Individual window functions are useful, but sometimes you’ll need to combine them to answer complex questions. For instance, which 10 star movies were released in the year that had the most 10 star movies released?
Awesome course. You had great examples. Looking forward to the next one.
The "counts" subquery shown in the video is not the same subquery in the git repo. There are three ways to correct the repo. In the context of this video, it should match the method shown here. However, here are two other ways:
counts AS ( SELECT *, last_value(ranking) OVER (partition by rating,year ORDER BY year DESC) AS count FROM rankings order by ranking ),
or
counts AS ( SELECT *, max(ranking) OVER (partition by rating,year ORDER BY year DESC) AS count FROM rankings ),
because otherwise the rankings subquery may return row_numbers out of order and the last_value will not be the largest value--therefore all records in the window should be taken into consideration.
Interesting side note, unless this data is deliberately incomplete--there seems to be major rating inflation. The total movie count to satisfy round(rating) = 10 between 2000 and 2005 is almost the same as all movies from 1893 to 2000. ;-)
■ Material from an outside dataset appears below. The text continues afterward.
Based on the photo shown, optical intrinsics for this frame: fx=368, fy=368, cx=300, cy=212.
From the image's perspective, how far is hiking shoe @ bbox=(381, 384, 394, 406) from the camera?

Controlling for increased movie production--a fun query to try is ranking not by count but rank as a percentage of total movies for that year. For example in 2004 alone, roughly 14% of all movies ranked 9+. If the top years since 1930 and before 2000 unite to compete against 2004, 1967 and 1984 were the best years and produced 4.7% and 0.8% of 9's and 10's within their respective years.